**Data for this task**

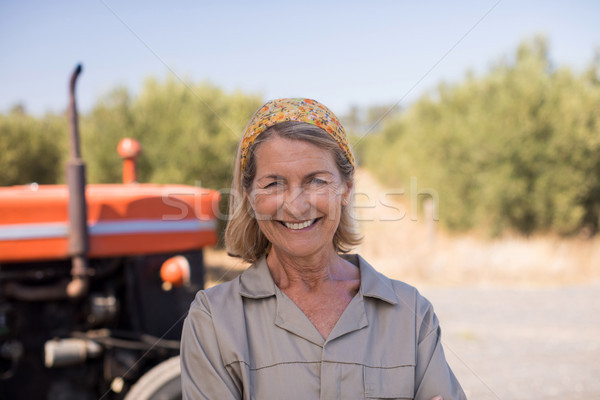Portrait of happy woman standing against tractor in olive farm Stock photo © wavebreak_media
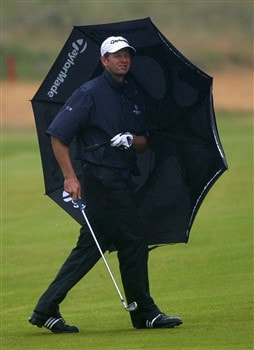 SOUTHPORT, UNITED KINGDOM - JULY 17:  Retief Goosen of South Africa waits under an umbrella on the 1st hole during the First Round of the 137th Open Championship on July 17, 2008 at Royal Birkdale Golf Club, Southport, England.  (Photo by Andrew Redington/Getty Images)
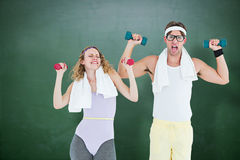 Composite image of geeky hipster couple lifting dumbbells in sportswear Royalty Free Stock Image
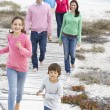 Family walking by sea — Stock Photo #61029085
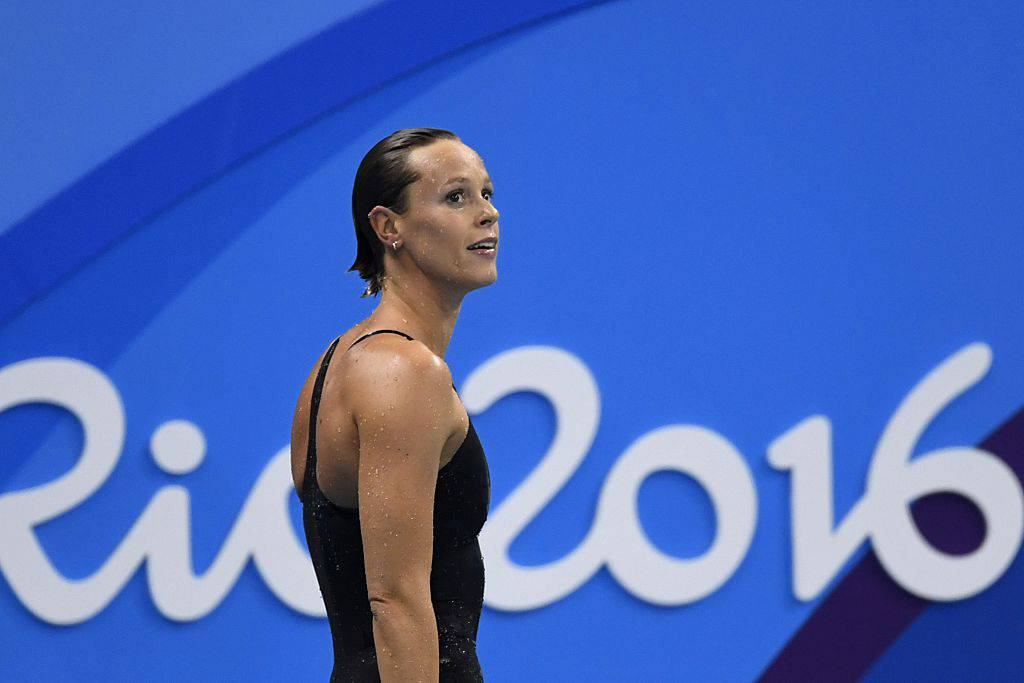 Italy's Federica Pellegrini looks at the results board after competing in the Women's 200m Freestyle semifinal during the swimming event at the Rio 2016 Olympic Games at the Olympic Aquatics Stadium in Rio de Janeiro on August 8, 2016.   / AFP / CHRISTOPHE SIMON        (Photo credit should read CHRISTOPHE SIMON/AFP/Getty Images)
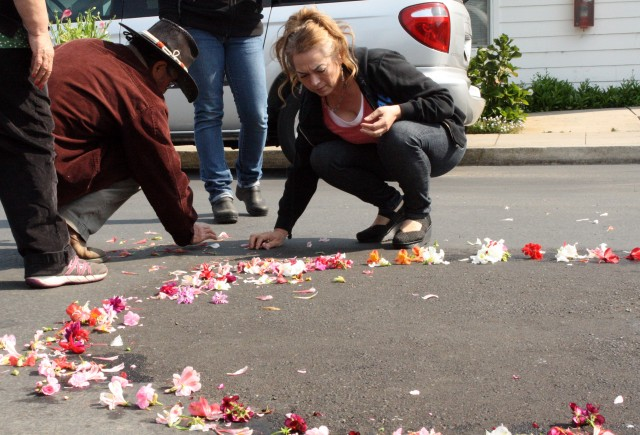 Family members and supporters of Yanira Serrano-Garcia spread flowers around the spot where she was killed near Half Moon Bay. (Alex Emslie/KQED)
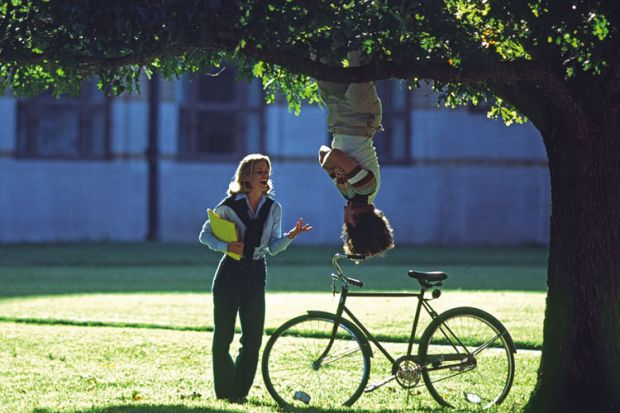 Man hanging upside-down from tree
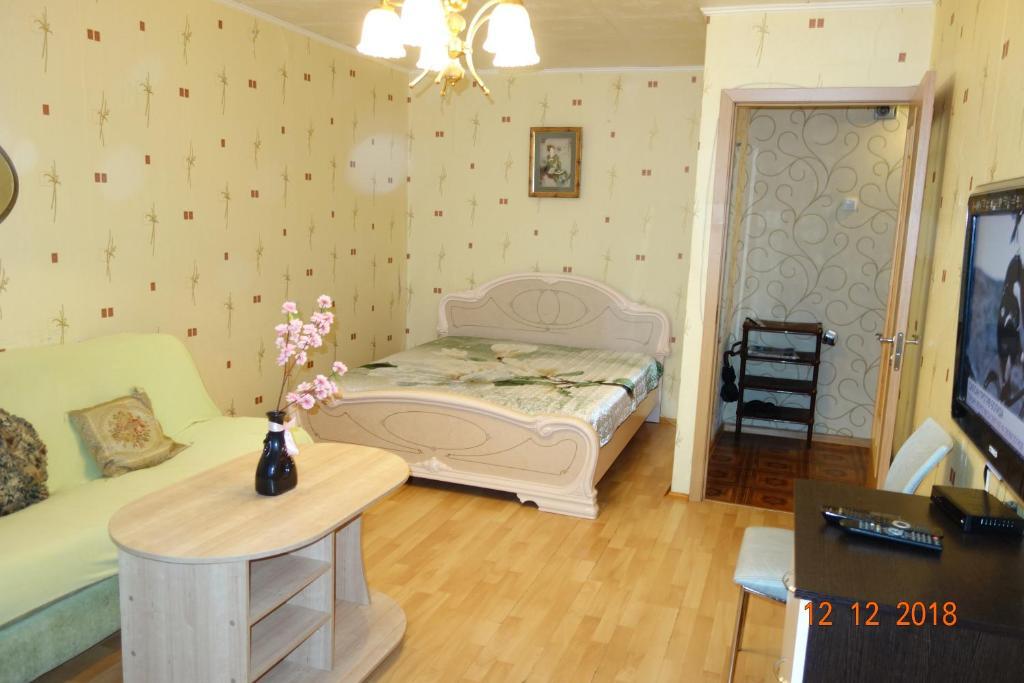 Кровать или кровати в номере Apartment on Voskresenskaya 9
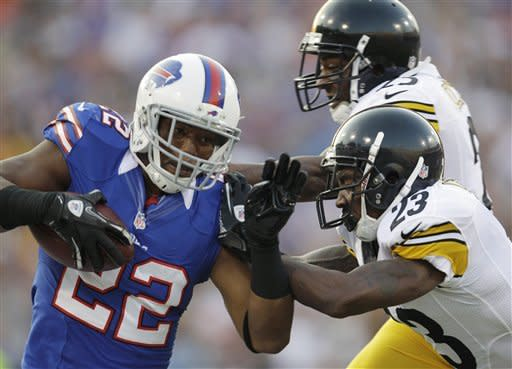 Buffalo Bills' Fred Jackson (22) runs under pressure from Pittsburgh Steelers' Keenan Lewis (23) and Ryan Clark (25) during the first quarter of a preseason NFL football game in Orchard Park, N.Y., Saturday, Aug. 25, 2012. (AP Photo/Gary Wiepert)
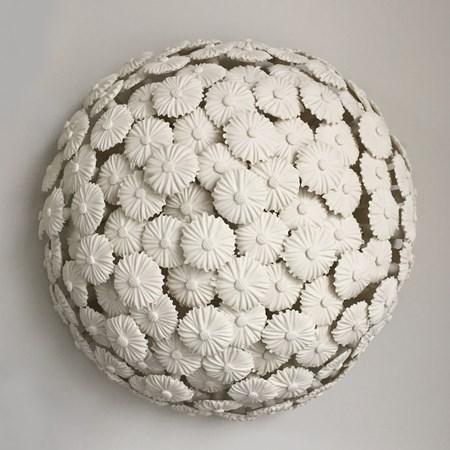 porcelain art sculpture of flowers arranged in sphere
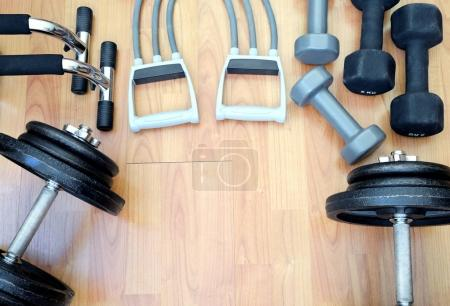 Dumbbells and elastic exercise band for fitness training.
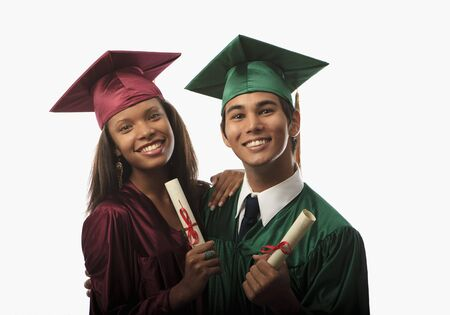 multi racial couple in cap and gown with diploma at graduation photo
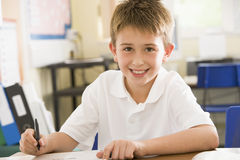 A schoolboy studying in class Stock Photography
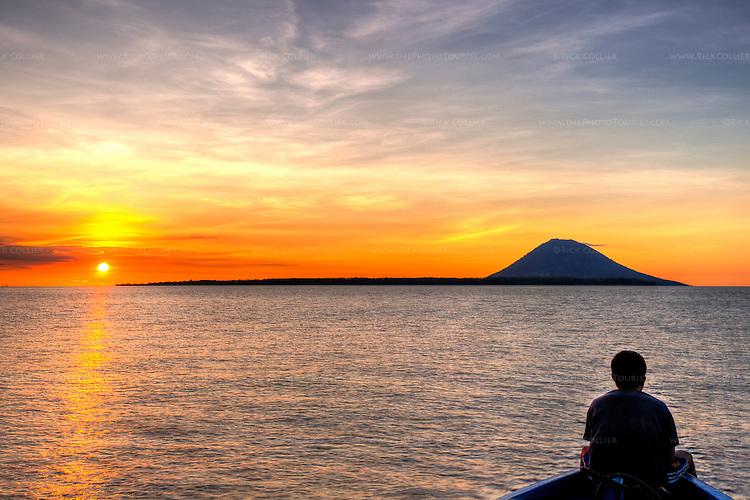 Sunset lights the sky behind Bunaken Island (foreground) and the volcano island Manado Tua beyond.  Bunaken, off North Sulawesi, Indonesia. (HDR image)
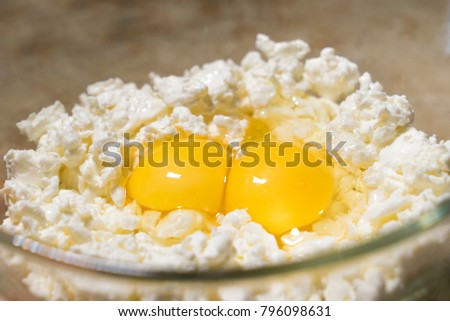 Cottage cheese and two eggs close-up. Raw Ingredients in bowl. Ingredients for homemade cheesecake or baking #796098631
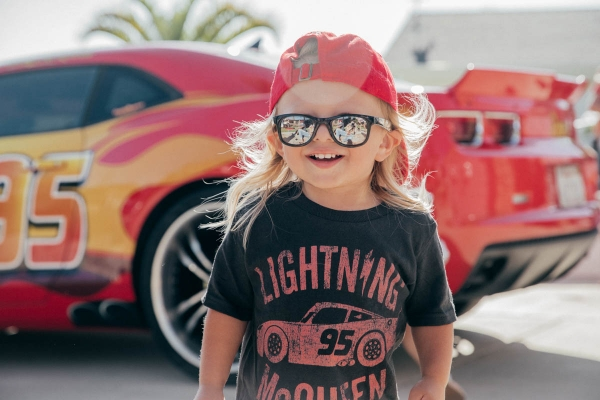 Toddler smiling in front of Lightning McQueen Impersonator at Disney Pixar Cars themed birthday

**Task description**
Leaving the pictures out, set down all of the data again exactly.

**Response area**
Portrait of happy woman standing against tractor in olive farm Stock photo © wavebreak_media
 SOUTHPORT, UNITED KINGDOM - JULY 17:  Retief Goosen of South Africa waits under an umbrella on the 1st hole during the First Round of the 137th Open Championship on July 17, 2008 at Royal Birkdale Golf Club, Southport, England.  (Photo by Andrew Redington/Getty Images)
 Composite image of geeky hipster couple lifting dumbbells in sportswear Royalty Free Stock Image
 Family walking by sea — Stock Photo #61029085
 Italy's Federica Pellegrini looks at the results board after competing in the Women's 200m Freestyle semifinal during the swimming event at the Rio 2016 Olympic Games at the Olympic Aquatics Stadium in Rio de Janeiro on August 8, 2016.   / AFP / CHRISTOPHE SIMON        (Photo credit should read CHRISTOPHE SIMON/AFP/Getty Images)
 Family members and supporters of Yanira Serrano-Garcia spread flowers around the spot where she was killed near Half Moon Bay. (Alex Emslie/KQED)
 Man hanging upside-down from tree
 Кровать или кровати в номере Apartment on Voskresenskaya 9
 Buffalo Bills' Fred Jackson (22) runs under pressure from Pittsburgh Steelers' Keenan Lewis (23) and Ryan Clark (25) during the first quarter of a preseason NFL football game in Orchard Park, N.Y., Saturday, Aug. 25, 2012. (AP Photo/Gary Wiepert)
 porcelain art sculpture of flowers arranged in sphere
 Dumbbells and elastic exercise band for fitness training.
 multi racial couple in cap and gown with diploma at graduation photo
 A schoolboy studying in class Stock Photography
 Sunset lights the sky behind Bunaken Island (foreground) and the volcano island Manado Tua beyond.  Bunaken, off North Sulawesi, Indonesia. (HDR image)
 Cottage cheese and two eggs close-up. Raw Ingredients in bowl. Ingredients for homemade cheesecake or baking #796098631
 Toddler smiling in front of Lightning McQueen Impersonator at Disney Pixar Cars themed birthday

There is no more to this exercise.